Gesù è la voce che risuona dentro il nostro pianto non per insegnarci ad evitare il dolore, o una filosofia del male di vivere, o una tecnica per essere superiori e cinici… ma per dirci: tu sei beato quando piangi perchè Dio ti consolerà.

Come dire che dentro il dolore, dentro quel pozzo di abiezione e di solitudine che stai sperimentando, lì c’è la vita.
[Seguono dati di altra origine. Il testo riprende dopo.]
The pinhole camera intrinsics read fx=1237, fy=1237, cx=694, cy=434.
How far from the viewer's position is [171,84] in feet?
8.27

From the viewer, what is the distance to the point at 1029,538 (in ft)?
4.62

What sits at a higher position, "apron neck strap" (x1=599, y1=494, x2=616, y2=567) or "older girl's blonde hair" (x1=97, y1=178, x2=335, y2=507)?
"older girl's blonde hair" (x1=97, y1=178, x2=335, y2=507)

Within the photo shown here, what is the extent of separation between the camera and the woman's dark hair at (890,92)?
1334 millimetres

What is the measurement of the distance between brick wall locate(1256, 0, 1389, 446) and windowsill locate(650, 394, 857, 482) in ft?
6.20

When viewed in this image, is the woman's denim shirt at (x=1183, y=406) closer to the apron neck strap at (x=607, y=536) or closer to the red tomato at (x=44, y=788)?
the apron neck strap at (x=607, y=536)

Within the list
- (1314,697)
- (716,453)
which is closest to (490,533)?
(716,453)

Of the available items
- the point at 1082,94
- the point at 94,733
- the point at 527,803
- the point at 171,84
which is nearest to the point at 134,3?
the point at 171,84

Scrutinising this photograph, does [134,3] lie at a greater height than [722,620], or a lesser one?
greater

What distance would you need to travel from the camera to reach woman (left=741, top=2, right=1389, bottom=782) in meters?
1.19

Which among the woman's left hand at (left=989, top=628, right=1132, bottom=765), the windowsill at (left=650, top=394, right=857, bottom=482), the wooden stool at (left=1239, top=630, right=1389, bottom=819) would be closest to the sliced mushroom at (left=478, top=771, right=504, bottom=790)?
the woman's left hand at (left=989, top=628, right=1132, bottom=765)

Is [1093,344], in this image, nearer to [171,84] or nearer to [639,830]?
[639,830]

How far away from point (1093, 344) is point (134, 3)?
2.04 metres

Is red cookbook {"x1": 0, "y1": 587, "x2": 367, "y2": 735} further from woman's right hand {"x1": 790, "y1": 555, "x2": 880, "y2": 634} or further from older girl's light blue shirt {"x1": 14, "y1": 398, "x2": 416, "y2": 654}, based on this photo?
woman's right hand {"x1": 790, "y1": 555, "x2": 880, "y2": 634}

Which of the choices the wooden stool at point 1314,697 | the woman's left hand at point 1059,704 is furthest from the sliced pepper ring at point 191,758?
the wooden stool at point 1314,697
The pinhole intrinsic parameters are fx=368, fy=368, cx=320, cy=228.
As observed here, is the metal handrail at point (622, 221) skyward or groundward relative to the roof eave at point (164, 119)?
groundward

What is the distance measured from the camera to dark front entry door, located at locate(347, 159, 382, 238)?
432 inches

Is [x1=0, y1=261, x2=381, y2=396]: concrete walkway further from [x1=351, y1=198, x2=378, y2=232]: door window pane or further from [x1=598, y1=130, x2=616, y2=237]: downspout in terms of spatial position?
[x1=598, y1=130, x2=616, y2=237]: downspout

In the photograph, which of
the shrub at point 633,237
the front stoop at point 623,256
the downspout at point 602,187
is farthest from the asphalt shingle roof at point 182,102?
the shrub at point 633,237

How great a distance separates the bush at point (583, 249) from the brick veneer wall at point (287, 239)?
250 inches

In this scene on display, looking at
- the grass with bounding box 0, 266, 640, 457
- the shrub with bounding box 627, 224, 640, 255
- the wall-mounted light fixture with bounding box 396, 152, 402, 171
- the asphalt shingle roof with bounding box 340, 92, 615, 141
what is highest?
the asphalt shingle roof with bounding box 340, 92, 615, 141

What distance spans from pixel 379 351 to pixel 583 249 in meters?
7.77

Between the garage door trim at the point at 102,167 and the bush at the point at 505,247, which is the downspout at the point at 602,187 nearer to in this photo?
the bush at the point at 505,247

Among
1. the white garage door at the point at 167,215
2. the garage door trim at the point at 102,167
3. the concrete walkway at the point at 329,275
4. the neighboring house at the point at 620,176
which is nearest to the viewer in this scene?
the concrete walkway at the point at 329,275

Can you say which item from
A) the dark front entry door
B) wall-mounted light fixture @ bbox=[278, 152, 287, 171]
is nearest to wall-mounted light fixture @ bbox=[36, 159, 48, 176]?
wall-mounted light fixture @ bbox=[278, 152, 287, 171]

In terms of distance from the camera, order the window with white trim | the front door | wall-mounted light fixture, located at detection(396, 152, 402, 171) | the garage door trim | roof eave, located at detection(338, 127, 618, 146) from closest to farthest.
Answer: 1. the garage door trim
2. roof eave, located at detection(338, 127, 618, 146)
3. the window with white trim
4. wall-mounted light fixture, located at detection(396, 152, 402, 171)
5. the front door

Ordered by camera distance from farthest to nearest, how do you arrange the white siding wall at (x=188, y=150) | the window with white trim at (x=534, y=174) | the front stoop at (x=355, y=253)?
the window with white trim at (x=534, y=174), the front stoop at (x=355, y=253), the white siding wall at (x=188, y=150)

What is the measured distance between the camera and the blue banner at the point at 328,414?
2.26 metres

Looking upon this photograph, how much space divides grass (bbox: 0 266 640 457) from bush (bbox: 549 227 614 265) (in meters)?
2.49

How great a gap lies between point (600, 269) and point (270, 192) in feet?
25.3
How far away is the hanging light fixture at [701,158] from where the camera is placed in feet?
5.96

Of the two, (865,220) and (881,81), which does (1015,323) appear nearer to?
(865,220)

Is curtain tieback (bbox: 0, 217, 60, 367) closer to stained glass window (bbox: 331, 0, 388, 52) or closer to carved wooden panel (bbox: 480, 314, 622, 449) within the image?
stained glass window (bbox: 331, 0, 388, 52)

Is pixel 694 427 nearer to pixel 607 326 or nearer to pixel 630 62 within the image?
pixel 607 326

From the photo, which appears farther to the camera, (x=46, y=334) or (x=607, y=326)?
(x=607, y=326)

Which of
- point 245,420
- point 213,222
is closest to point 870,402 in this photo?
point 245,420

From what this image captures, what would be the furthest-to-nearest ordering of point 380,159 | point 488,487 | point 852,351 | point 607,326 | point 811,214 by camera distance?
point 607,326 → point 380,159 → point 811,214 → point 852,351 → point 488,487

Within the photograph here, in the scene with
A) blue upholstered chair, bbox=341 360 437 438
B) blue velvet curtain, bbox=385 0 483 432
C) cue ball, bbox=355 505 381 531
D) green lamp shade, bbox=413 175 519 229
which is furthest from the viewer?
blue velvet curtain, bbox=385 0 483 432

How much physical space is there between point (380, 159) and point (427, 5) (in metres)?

Non è fuori, ma dentro nelle tue preghiere difficili, nei tuoi pensieri sgangherati che non approdano a nulla; la tua vita che si lamenta verso Dio è come il suono del flauto che canta:

«Da quando mi han tagliato dal canneto,

il mio lamento fa gémere l’uomo e la donna».

Non vi scandalizzo se vi dico che questi versi sono di una poesia di Rûmî, un mistico islamico (1207-1273), che dice di come ogni essere umano sia come quel flauto tagliato dal canneto che ogni volta che suona canta il lamento della sua separazione:

Cerco un cuore straziato dalla separazione

per versarvi il dolore del desiderio.

Colui che è lontano dalla propria fonte

aspira all’istante in cui le sarà di nuovo riunito.

Siamo anche noi lontani dalla nostra fonte e per quanto esorcizziamo la morte e la rendiamo semplicemente uno spettacolo che riguarda gli altri, nella nostra condizione come saremmo sciocchi a non esprimere proprio come quel flauto le nostre note di dolore per la nostalgia del ritorno a Dio.

Lo esprime superbamente una grande voce della poesia contemporanea, Alda Merini, che proprio ieri ha conosciuto l’alba di Dio:

Sorella morte,

cui affido le mie mani

stanche di preghiere e di voci.

Le mie dita sono flauti

per il Signore,

zufoli per gli angeli.

Io nascondo le mie dita

ma pochi vedono

che ogni alba di Dio

nasce anche dalle mie mani

e che io, uomo infelice,

sono lo spartiacque del crocifisso.

Ora la nostra preghiera come voce di flauto si innalza all’Eterno per tutti i nostri cari, per i nostri parenti e amici, per i Sacramentini che ci hanno preceduto nella fede e nella carità, e in particolare per le sorelle e i fratelli della comunità che sono morti in quest’anno, per dire che desideriamo e attendiamo di incontrarci con loro.

Mentre scorre il lungo elenco dei nomi e nel cuore si riaffacciano i volti di chi abbiamo amato, la nostra preghiera è anche per le vittime delle calamità e delle sciagure, per tutte le vittime della violenza, delle guerre e delle ingiustizie di questo nostro tempo inquieto.

Così le note della nostra preghiera si uniscono a quelle di chi è già nell’alba di Dio.